Continue following the instructions by Major Hayden, locate related HGON ()
and surround them with conditional blocks, update the version string. Here is my patch.
-DefinitionBlock ("", "SSDT", 2, "LENOVO", "SgPch", 0x00001000)
+DefinitionBlock ("", "SSDT", 2, "LENOVO", "SgPch", 0x00001001)
{
External (_PR_.PR00._PSS, MethodObj) // 0 Arguments
External (_SB_.PCI0, DeviceObj)
PCMR = 0x07
PWRS = Zero
Sleep (0x10)
- \_SB.PCI0.HGON ()
+ // Set kernel param `acpi_osi='T480-Hybrid-Graphics'` to enable dGPU
+ If (\_OSI ("T480-Hybrid-Graphics"))
+ {
+ \_SB.PCI0.HGON ()
+ }
+ Else
+ {
+ \_SB.PCI0.HGOF ()
+ }
_STA = One
DGIZ = One
}
Method (_ON, 0, Serialized) // _ON_: Power On
{
- \_SB.PCI0.HGON ()
+ // Set kernel param `acpi_osi='T480-Hybrid-Graphics'` to enable dGPU
+ If (\_OSI ("T480-Hybrid-Graphics"))
+ {
+ \_SB.PCI0.HGON ()
+ }
+ Else
+ {
+ \_SB.PCI0.HGOF ()
+ }
Return (Zero)
}
* Compiler ID "INTL"
* Compiler Version 0x20160527 (538314023)
*/
Now we need to compile the changed DSDT and create a CPIO image to patch it on boot.
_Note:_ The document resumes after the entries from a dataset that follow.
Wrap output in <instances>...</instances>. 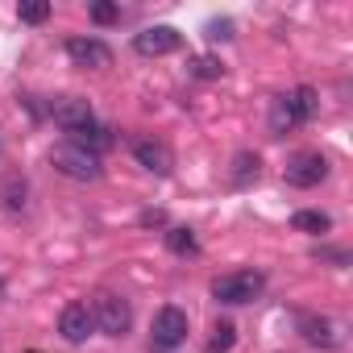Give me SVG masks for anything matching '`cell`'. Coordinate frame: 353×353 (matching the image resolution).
<instances>
[{
	"mask_svg": "<svg viewBox=\"0 0 353 353\" xmlns=\"http://www.w3.org/2000/svg\"><path fill=\"white\" fill-rule=\"evenodd\" d=\"M316 108H320V96H316V88H295V92H287V96H279L274 104H270V133L274 137H287L291 129H299V125H307L312 117H316Z\"/></svg>",
	"mask_w": 353,
	"mask_h": 353,
	"instance_id": "obj_1",
	"label": "cell"
},
{
	"mask_svg": "<svg viewBox=\"0 0 353 353\" xmlns=\"http://www.w3.org/2000/svg\"><path fill=\"white\" fill-rule=\"evenodd\" d=\"M50 166H54L59 174H67V179H75V183H96L100 174H104L100 154L79 150V145H71V141H63V145L50 150Z\"/></svg>",
	"mask_w": 353,
	"mask_h": 353,
	"instance_id": "obj_2",
	"label": "cell"
},
{
	"mask_svg": "<svg viewBox=\"0 0 353 353\" xmlns=\"http://www.w3.org/2000/svg\"><path fill=\"white\" fill-rule=\"evenodd\" d=\"M188 332H192L188 312H183V307H174V303H166V307H158V312H154L150 345H154L158 353H170V349H179V345L188 341Z\"/></svg>",
	"mask_w": 353,
	"mask_h": 353,
	"instance_id": "obj_3",
	"label": "cell"
},
{
	"mask_svg": "<svg viewBox=\"0 0 353 353\" xmlns=\"http://www.w3.org/2000/svg\"><path fill=\"white\" fill-rule=\"evenodd\" d=\"M266 287V274L262 270H233V274H221L212 279V299L221 303H254Z\"/></svg>",
	"mask_w": 353,
	"mask_h": 353,
	"instance_id": "obj_4",
	"label": "cell"
},
{
	"mask_svg": "<svg viewBox=\"0 0 353 353\" xmlns=\"http://www.w3.org/2000/svg\"><path fill=\"white\" fill-rule=\"evenodd\" d=\"M92 320H96V328H100L104 336H125L129 324H133V307H129V299H121L117 291H100V295L92 299Z\"/></svg>",
	"mask_w": 353,
	"mask_h": 353,
	"instance_id": "obj_5",
	"label": "cell"
},
{
	"mask_svg": "<svg viewBox=\"0 0 353 353\" xmlns=\"http://www.w3.org/2000/svg\"><path fill=\"white\" fill-rule=\"evenodd\" d=\"M328 158L320 154V150H299V154H291L287 158V166H283V179L291 183V188H320L324 179H328Z\"/></svg>",
	"mask_w": 353,
	"mask_h": 353,
	"instance_id": "obj_6",
	"label": "cell"
},
{
	"mask_svg": "<svg viewBox=\"0 0 353 353\" xmlns=\"http://www.w3.org/2000/svg\"><path fill=\"white\" fill-rule=\"evenodd\" d=\"M46 112H50V121H54L63 133H71V137L96 125V112H92V104H88V100H79V96H54Z\"/></svg>",
	"mask_w": 353,
	"mask_h": 353,
	"instance_id": "obj_7",
	"label": "cell"
},
{
	"mask_svg": "<svg viewBox=\"0 0 353 353\" xmlns=\"http://www.w3.org/2000/svg\"><path fill=\"white\" fill-rule=\"evenodd\" d=\"M179 46H183V34L170 26H150V30L133 34V50L141 59H162V54H174Z\"/></svg>",
	"mask_w": 353,
	"mask_h": 353,
	"instance_id": "obj_8",
	"label": "cell"
},
{
	"mask_svg": "<svg viewBox=\"0 0 353 353\" xmlns=\"http://www.w3.org/2000/svg\"><path fill=\"white\" fill-rule=\"evenodd\" d=\"M67 59H71L75 67H88V71L112 67V50H108V42H100V38H67Z\"/></svg>",
	"mask_w": 353,
	"mask_h": 353,
	"instance_id": "obj_9",
	"label": "cell"
},
{
	"mask_svg": "<svg viewBox=\"0 0 353 353\" xmlns=\"http://www.w3.org/2000/svg\"><path fill=\"white\" fill-rule=\"evenodd\" d=\"M92 328H96V320H92V307L88 303H67L63 307V316H59V332H63V341L67 345H83L88 336H92Z\"/></svg>",
	"mask_w": 353,
	"mask_h": 353,
	"instance_id": "obj_10",
	"label": "cell"
},
{
	"mask_svg": "<svg viewBox=\"0 0 353 353\" xmlns=\"http://www.w3.org/2000/svg\"><path fill=\"white\" fill-rule=\"evenodd\" d=\"M299 332H303L307 345H320V349H336L341 345V328L328 316H299Z\"/></svg>",
	"mask_w": 353,
	"mask_h": 353,
	"instance_id": "obj_11",
	"label": "cell"
},
{
	"mask_svg": "<svg viewBox=\"0 0 353 353\" xmlns=\"http://www.w3.org/2000/svg\"><path fill=\"white\" fill-rule=\"evenodd\" d=\"M133 158H137V166H145L150 174H170V166H174V154L162 145V141H137L133 145Z\"/></svg>",
	"mask_w": 353,
	"mask_h": 353,
	"instance_id": "obj_12",
	"label": "cell"
},
{
	"mask_svg": "<svg viewBox=\"0 0 353 353\" xmlns=\"http://www.w3.org/2000/svg\"><path fill=\"white\" fill-rule=\"evenodd\" d=\"M258 174H262V158H258L254 150H237V154H233V188L258 183Z\"/></svg>",
	"mask_w": 353,
	"mask_h": 353,
	"instance_id": "obj_13",
	"label": "cell"
},
{
	"mask_svg": "<svg viewBox=\"0 0 353 353\" xmlns=\"http://www.w3.org/2000/svg\"><path fill=\"white\" fill-rule=\"evenodd\" d=\"M166 250L179 254V258H196L200 254V241L192 229H166Z\"/></svg>",
	"mask_w": 353,
	"mask_h": 353,
	"instance_id": "obj_14",
	"label": "cell"
},
{
	"mask_svg": "<svg viewBox=\"0 0 353 353\" xmlns=\"http://www.w3.org/2000/svg\"><path fill=\"white\" fill-rule=\"evenodd\" d=\"M291 225H295L299 233H328V229H332V216H328V212H295Z\"/></svg>",
	"mask_w": 353,
	"mask_h": 353,
	"instance_id": "obj_15",
	"label": "cell"
},
{
	"mask_svg": "<svg viewBox=\"0 0 353 353\" xmlns=\"http://www.w3.org/2000/svg\"><path fill=\"white\" fill-rule=\"evenodd\" d=\"M233 341H237V328H233V320H216V328H212V341H208V349H204V353H229V349H233Z\"/></svg>",
	"mask_w": 353,
	"mask_h": 353,
	"instance_id": "obj_16",
	"label": "cell"
},
{
	"mask_svg": "<svg viewBox=\"0 0 353 353\" xmlns=\"http://www.w3.org/2000/svg\"><path fill=\"white\" fill-rule=\"evenodd\" d=\"M192 75L196 79H221L225 75V63L212 59V54H200V59H192Z\"/></svg>",
	"mask_w": 353,
	"mask_h": 353,
	"instance_id": "obj_17",
	"label": "cell"
},
{
	"mask_svg": "<svg viewBox=\"0 0 353 353\" xmlns=\"http://www.w3.org/2000/svg\"><path fill=\"white\" fill-rule=\"evenodd\" d=\"M17 13H21V21H26V26H42V21L50 17V0H26Z\"/></svg>",
	"mask_w": 353,
	"mask_h": 353,
	"instance_id": "obj_18",
	"label": "cell"
},
{
	"mask_svg": "<svg viewBox=\"0 0 353 353\" xmlns=\"http://www.w3.org/2000/svg\"><path fill=\"white\" fill-rule=\"evenodd\" d=\"M0 196H5V208H9V212H21V208H26V179H9Z\"/></svg>",
	"mask_w": 353,
	"mask_h": 353,
	"instance_id": "obj_19",
	"label": "cell"
},
{
	"mask_svg": "<svg viewBox=\"0 0 353 353\" xmlns=\"http://www.w3.org/2000/svg\"><path fill=\"white\" fill-rule=\"evenodd\" d=\"M92 21H96V26H112V21H121V5L96 0V5H92Z\"/></svg>",
	"mask_w": 353,
	"mask_h": 353,
	"instance_id": "obj_20",
	"label": "cell"
},
{
	"mask_svg": "<svg viewBox=\"0 0 353 353\" xmlns=\"http://www.w3.org/2000/svg\"><path fill=\"white\" fill-rule=\"evenodd\" d=\"M208 38L212 42H229L233 38V21H208Z\"/></svg>",
	"mask_w": 353,
	"mask_h": 353,
	"instance_id": "obj_21",
	"label": "cell"
},
{
	"mask_svg": "<svg viewBox=\"0 0 353 353\" xmlns=\"http://www.w3.org/2000/svg\"><path fill=\"white\" fill-rule=\"evenodd\" d=\"M320 258H328V262H336V266H345V262H349V254H345V250H320Z\"/></svg>",
	"mask_w": 353,
	"mask_h": 353,
	"instance_id": "obj_22",
	"label": "cell"
},
{
	"mask_svg": "<svg viewBox=\"0 0 353 353\" xmlns=\"http://www.w3.org/2000/svg\"><path fill=\"white\" fill-rule=\"evenodd\" d=\"M141 225H166V216L154 208V212H141Z\"/></svg>",
	"mask_w": 353,
	"mask_h": 353,
	"instance_id": "obj_23",
	"label": "cell"
}]
</instances>
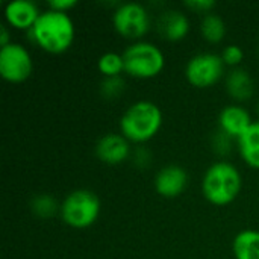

# compile the dsl, then get aml and hex
# create the cpio image structure
|
I boot with EFI stub, so I need to update the unicode string in the stub. Remember to change the place holders.
Then reboot the computer, check the logs:
# dmesg | egrep -i "ssdt|dsdt"
[ 0.021941] ACPI: Table Upgrade: override [SSDT-LENOVO- SgPch]
[ 0.021944] ACPI: SSDT 0x000000005B5B3000 Physical table override, new table: 0x00000000599F3000
[ 0.021948] ACPI: SSDT 0x00000000599F3000 00176A (v02 LENOVO SgPch 00001001 INTL 20221020)
and do check PCIe devices with lspci
.
Success! Now I can no longer see MX150 attached.
Now you can add acpi_osi='T480-Hybrid-Graphics' to your kernel command line whenever you want to use your Nvidia card.
Again, credits to Major Hayden π₯³.
What about the eGPU?π
Oh yes, this should be an article about eGPU on T480. After disabling the internal dGPU aka MX150, the proprietary driver works as well.
To summary everything, these all mess could be avoided if NVIDIA have a good support for Linux driver(on Windows/LTSC2019 it's fine after all). Disabling MX150 somehow fully works around the problem(and brings the potential of saving more battery). Apart from those, this is just a plug-and-play work.
Isn't there any issue with eGPU?π
PRIMEπ
No issue.
Deep learningπ
Works great.
Hot-unplugπ
This is on GDM/GNOME/Wayland/ArchLinux.
Still causing issues. After hot unplug, the computer won't shutdown properly.
A near-perfect solution is found. You can add a custom udev rule file to tag the eGPU as ignored for mutter. PRIME is usable, but you'll lose output on eGPU.
# card0: UHD620
# card1: NVIDIA MX150 if available, otherwise egpu
# cardN: eGPUs
ENV{DEVNAME}=="/dev/dri/card0", TAG+="mutter-device-preferred-primary"
# Use this line to let mutter ignore NVIDIA devices
SUBSYSTEM=="drm", DRIVERS=="nvidia", TAG+="mutter-device-ignore"
Another solution is that when it's desired to detach the eGPU, stop all program using any resource on the eGPU, including GDM/gnome-shell, then unload the driver modules, finally unplug the eGPU.
eGPU outputπ
Well, on GNOME, it's plug-and-play, with some performance issue. You need to add a custom udev rule to run the session on eGPU, and a re-login is required. Otherwise, the output on eGPU will have VERY LOW framerate and is LAGGY. This is a known issue.